Alfred Maurer Girl in White, c. 1901
person in white dress standing in front of a door
Alfred Maurer
Girl in White, c. 1901
Oil on wood panel, 24 x 19 3/8 inches
1953.307

ABOUT THE ART

Alfred Maurer’s earliest paintings reveal his interest in a pervasive late nineteenth-century tradition of painting women as objects of beauty and contemplation. Girl in White, from 1901, is an example of Maurer’s mastery of the style of the important American expatriate James McNeill Whistler, the founder of Aestheticism. This movement emphasized tonal subtlety and harmony in painting rather than the exact replication of visual reality.
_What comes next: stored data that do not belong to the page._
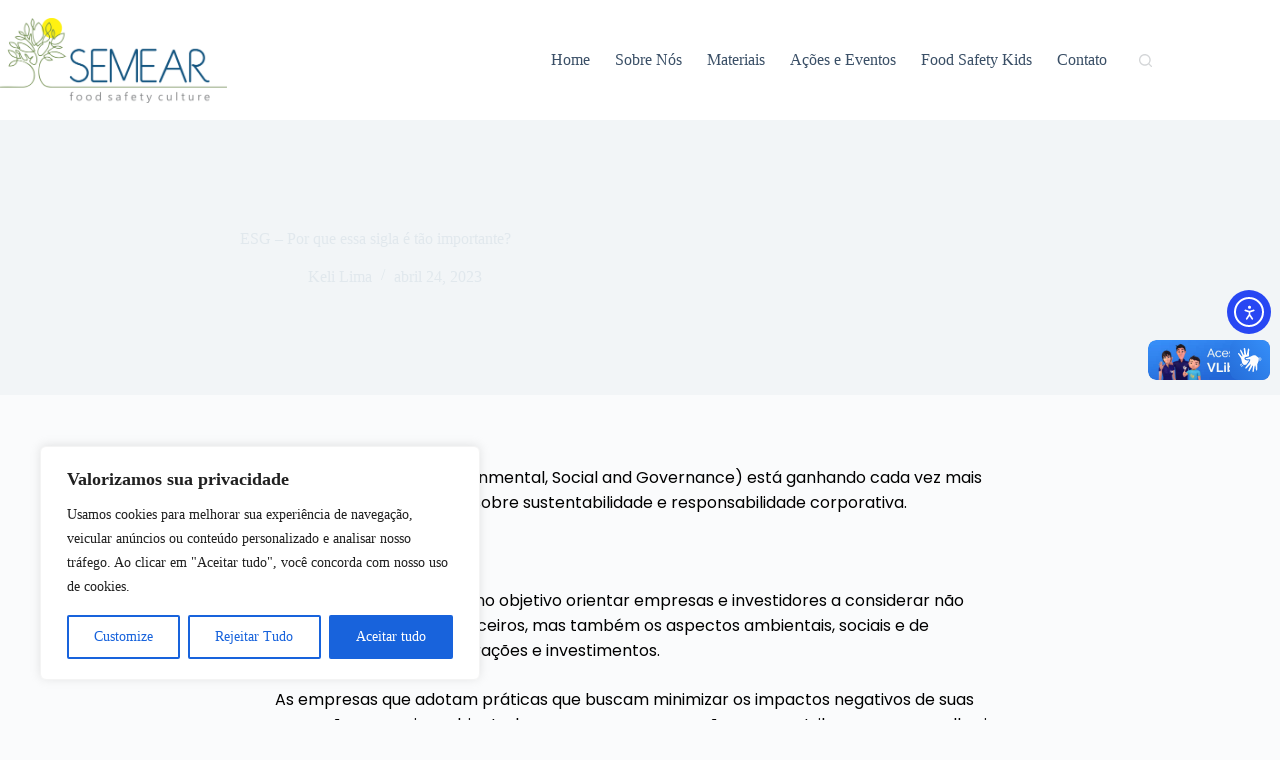

--- FILE ---
content_type: text/html; charset=utf-8
request_url: https://www.google.com/recaptcha/api2/aframe
body_size: 268
content:
<!DOCTYPE HTML><html><head><meta http-equiv="content-type" content="text/html; charset=UTF-8"></head><body><script nonce="eHn6Qt7YDA_7fZ5P5Fhr6A">/** Anti-fraud and anti-abuse applications only. See google.com/recaptcha */ try{var clients={'sodar':'https://pagead2.googlesyndication.com/pagead/sodar?'};window.addEventListener("message",function(a){try{if(a.source===window.parent){var b=JSON.parse(a.data);var c=clients[b['id']];if(c){var d=document.createElement('img');d.src=c+b['params']+'&rc='+(localStorage.getItem("rc::a")?sessionStorage.getItem("rc::b"):"");window.document.body.appendChild(d);sessionStorage.setItem("rc::e",parseInt(sessionStorage.getItem("rc::e")||0)+1);localStorage.setItem("rc::h",'1768997390473');}}}catch(b){}});window.parent.postMessage("_grecaptcha_ready", "*");}catch(b){}</script></body></html>

--- FILE ---
content_type: text/css
request_url: https://semearfoodsafetyculture.com.br/wp-content/uploads/elementor/css/post-6561.css?ver=1768925390
body_size: 574
content:
.elementor-6561 .elementor-element.elementor-element-57115ac{--display:flex;--min-height:450px;--flex-direction:column;--container-widget-width:100%;--container-widget-height:initial;--container-widget-flex-grow:0;--container-widget-align-self:initial;--flex-wrap-mobile:wrap;--justify-content:center;--overlay-opacity:0.33;}.elementor-6561 .elementor-element.elementor-element-57115ac::before, .elementor-6561 .elementor-element.elementor-element-57115ac > .elementor-background-video-container::before, .elementor-6561 .elementor-element.elementor-element-57115ac > .e-con-inner > .elementor-background-video-container::before, .elementor-6561 .elementor-element.elementor-element-57115ac > .elementor-background-slideshow::before, .elementor-6561 .elementor-element.elementor-element-57115ac > .e-con-inner > .elementor-background-slideshow::before, .elementor-6561 .elementor-element.elementor-element-57115ac > .elementor-motion-effects-container > .elementor-motion-effects-layer::before{background-image:url("https://semearfoodsafetyculture.com.br/wp-content/uploads/2025/02/semear-banner-home.webp");--background-overlay:'';background-repeat:no-repeat;background-size:cover;}.elementor-widget-heading .elementor-heading-title{font-family:var( --e-global-typography-primary-font-family ), Sans-serif;font-weight:var( --e-global-typography-primary-font-weight );color:var( --e-global-color-primary );}.elementor-6561 .elementor-element.elementor-element-ca1fbce > .elementor-widget-container{padding:0% 0% 0% 0%;}.elementor-6561 .elementor-element.elementor-element-ca1fbce{text-align:start;}.elementor-6561 .elementor-element.elementor-element-ca1fbce .elementor-heading-title{font-family:"Poppins", Sans-serif;font-weight:600;color:var( --e-global-color-blocksy_palette_1 );}.elementor-widget-button .elementor-button{background-color:var( --e-global-color-accent );font-family:var( --e-global-typography-accent-font-family ), Sans-serif;font-weight:var( --e-global-typography-accent-font-weight );}.elementor-6561 .elementor-element.elementor-element-f7107d8 .elementor-button{background-color:#3F9F7300;font-family:"Poppins", Sans-serif;font-weight:500;fill:var( --e-global-color-blocksy_palette_1 );color:var( --e-global-color-blocksy_palette_1 );border-style:solid;border-width:1px 1px 1px 1px;border-color:var( --e-global-color-blocksy_palette_1 );border-radius:20px 20px 20px 20px;}.elementor-6561 .elementor-element.elementor-element-ac7aa6b{--display:flex;--flex-direction:column;--container-widget-width:calc( ( 1 - var( --container-widget-flex-grow ) ) * 100% );--container-widget-height:initial;--container-widget-flex-grow:0;--container-widget-align-self:initial;--flex-wrap-mobile:wrap;--align-items:stretch;--margin-top:0px;--margin-bottom:0px;--margin-left:0px;--margin-right:0px;--padding-top:0px;--padding-bottom:0px;--padding-left:0px;--padding-right:0px;}.elementor-widget-slides .elementor-slide-heading{font-family:var( --e-global-typography-primary-font-family ), Sans-serif;font-weight:var( --e-global-typography-primary-font-weight );}.elementor-widget-slides .elementor-slide-description{font-family:var( --e-global-typography-secondary-font-family ), Sans-serif;font-weight:var( --e-global-typography-secondary-font-weight );}.elementor-widget-slides .elementor-slide-button{font-family:var( --e-global-typography-accent-font-family ), Sans-serif;font-weight:var( --e-global-typography-accent-font-weight );}.elementor-6561 .elementor-element.elementor-element-5d17dd8 .elementor-repeater-item-c7045d5 .swiper-slide-bg{background-color:#833ca3;background-image:url(https://semearfoodsafetyculture.com.br/wp-content/uploads/2025/02/semear-blogNossos-propositos.webp);background-size:cover;}.elementor-6561 .elementor-element.elementor-element-5d17dd8 .elementor-repeater-item-c7045d5 .elementor-background-overlay{background-color:rgba(0,0,0,0.5);}.elementor-6561 .elementor-element.elementor-element-5d17dd8 .swiper-slide{transition-duration:calc(5000ms*1.2);height:400px;}.elementor-6561 .elementor-element.elementor-element-5d17dd8 .swiper-slide-contents{max-width:49%;}.elementor-6561 .elementor-element.elementor-element-5d17dd8 .swiper-slide-inner{text-align:center;}.elementor-6561 .elementor-element.elementor-element-5d17dd8 .elementor-slide-heading{font-family:"Poppins", Sans-serif;font-size:40px;font-weight:600;line-height:43px;}@media(max-width:1366px){.elementor-6561 .elementor-element.elementor-element-57115ac{--min-height:309px;}.elementor-6561 .elementor-element.elementor-element-5d17dd8 .swiper-slide-contents{max-width:1000px;}}@media(max-width:1024px){.elementor-6561 .elementor-element.elementor-element-57115ac{--min-height:197px;}.elementor-6561 .elementor-element.elementor-element-ca1fbce .elementor-heading-title{font-size:20px;}.elementor-6561 .elementor-element.elementor-element-f7107d8 .elementor-button{font-size:13px;}.elementor-6561 .elementor-element.elementor-element-5d17dd8 .swiper-slide-contents{max-width:100%;}.elementor-6561 .elementor-element.elementor-element-5d17dd8 .elementor-slide-heading{font-size:30px;}}@media(max-width:767px){.elementor-6561 .elementor-element.elementor-element-57115ac{--min-height:286px;--overlay-opacity:0.37;}.elementor-6561 .elementor-element.elementor-element-57115ac::before, .elementor-6561 .elementor-element.elementor-element-57115ac > .elementor-background-video-container::before, .elementor-6561 .elementor-element.elementor-element-57115ac > .e-con-inner > .elementor-background-video-container::before, .elementor-6561 .elementor-element.elementor-element-57115ac > .elementor-background-slideshow::before, .elementor-6561 .elementor-element.elementor-element-57115ac > .e-con-inner > .elementor-background-slideshow::before, .elementor-6561 .elementor-element.elementor-element-57115ac > .elementor-motion-effects-container > .elementor-motion-effects-layer::before{background-position:top right;}.elementor-6561 .elementor-element.elementor-element-ac7aa6b{--align-items:stretch;--container-widget-width:calc( ( 1 - var( --container-widget-flex-grow ) ) * 100% );}.elementor-6561 .elementor-element.elementor-element-5d17dd8 .swiper-slide{height:249px;}.elementor-6561 .elementor-element.elementor-element-5d17dd8 .elementor-slide-heading{font-size:15px;line-height:1.5em;}}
The subject of Girl in White typifies the sheltered life of bourgeois American women at the turn of the twentieth century. Maurer contrasts the figure of the girl, with her sweeping dress and soft hair, to the strict lines of the domestic interior, alluding to her entrapment within her social class.

ABOUT THE ARTIST

Although best known as a figure painter, Alfred Maurer produced a varied body of work that encompassed the major themes and stylistic directions in American art from 1890 to 1930. Female figures were his earliest and latest subjects, but he also created landscapes, still life paintings, genre scenes, abstractions, and at least two self-portraits. He was born in New York City, one of three children of successful Currier and Ives lithographer Louis Maurer. Arthur Dove and Marsden Hartley closely influenced Maurer, and by 1919 he began integrating Cubism into his art.